Flu Season in Correctional Facilities: Why Everyone Should Care

medical area of a prison

By Jay Piland, M.D., Founder and President, IMS Correctional Healthcare

As we enter the holiday season, most of us are thinking about family gatherings, travel plans and hopefully getting their annual flu shot. But there’s a population in our state whose healthcare needs often go unseen by the broader public — the thousands of individuals housed in county jails and detention centers across the country.

I’ve been providing healthcare in North Carolina correctional facilities since 1994, and every flu season reminds me why this work matters not just for inmates, but for our entire community.

An Invisible Health Crisis

headshot photo of Dr. Jay Piland
Dr. Jay Piland

When flu spreads through a jail or detention center, it doesn’t stay behind the walls of the facility. Inmates are released back to our neighborhoods. Staff members go home to their families every night. And when someone in custody needs hospital care, they’re transported to the same emergency rooms where you and I would be treated.

The congregate nature of jails creates a perfect environment for respiratory illness to spread rapidly. Unlike you or me, an inmate can’t isolate at home when they start feeling symptoms. They live in shared housing units, eat in common areas and have limited ability to practice social distancing. Add the emotional stress of being separated from loved ones during the holidays, and you have a population particularly vulnerable to illness at flu season’s peak.

The Challenge of Prevention

Vaccination is our best tool against flu, but implementing vaccination programs in jails comes with unique challenges. Many people who end up in custody have had inconsistent healthcare access throughout their lives. Others carry deep mistrust of medical systems, often for valid historical reasons.

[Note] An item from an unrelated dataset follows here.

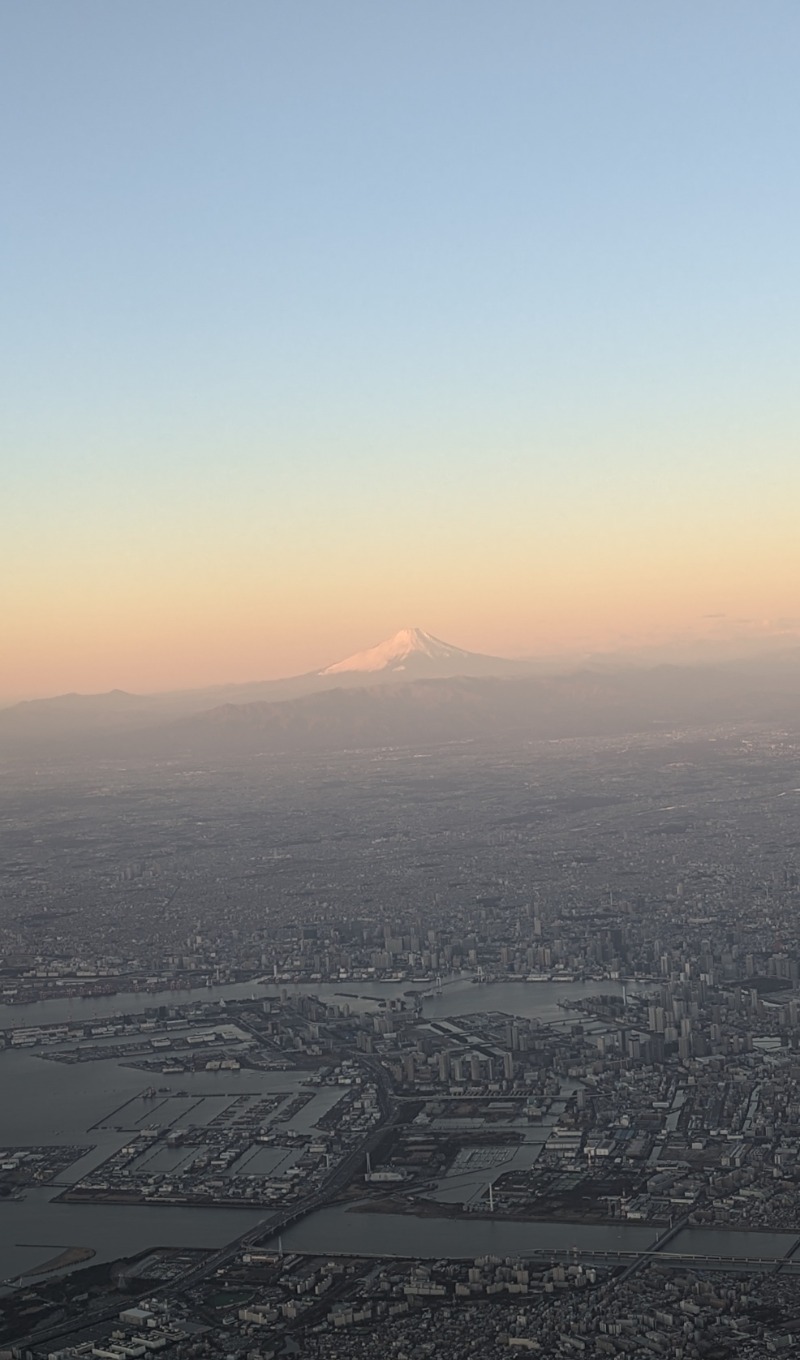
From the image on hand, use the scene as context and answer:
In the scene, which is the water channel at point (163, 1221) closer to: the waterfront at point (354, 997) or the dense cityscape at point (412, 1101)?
the dense cityscape at point (412, 1101)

Getting someone to accept a flu shot when they’ve never trusted doctors requires more than just showing up with needles. It requires conversation, education and relationship-building — a commodity in short supply when the average jail stay might be just a few weeks. But the effort matters. In a congregate setting, one person might be the difference between isolated cases and a full-blown outbreak.

What We Owe

There’s a broader question we need to grapple with: What do we owe people who are incarcerated?

I’ve heard the argument that inmates don’t deserve quality healthcare. But disease doesn’t make moral judgments. More practically, inadequate healthcare in jails creates problems for everyone. Outbreaks strain facility resources, create security challenges, put correctional officers at risk and increase healthcare costs for counties already working with tight budgets.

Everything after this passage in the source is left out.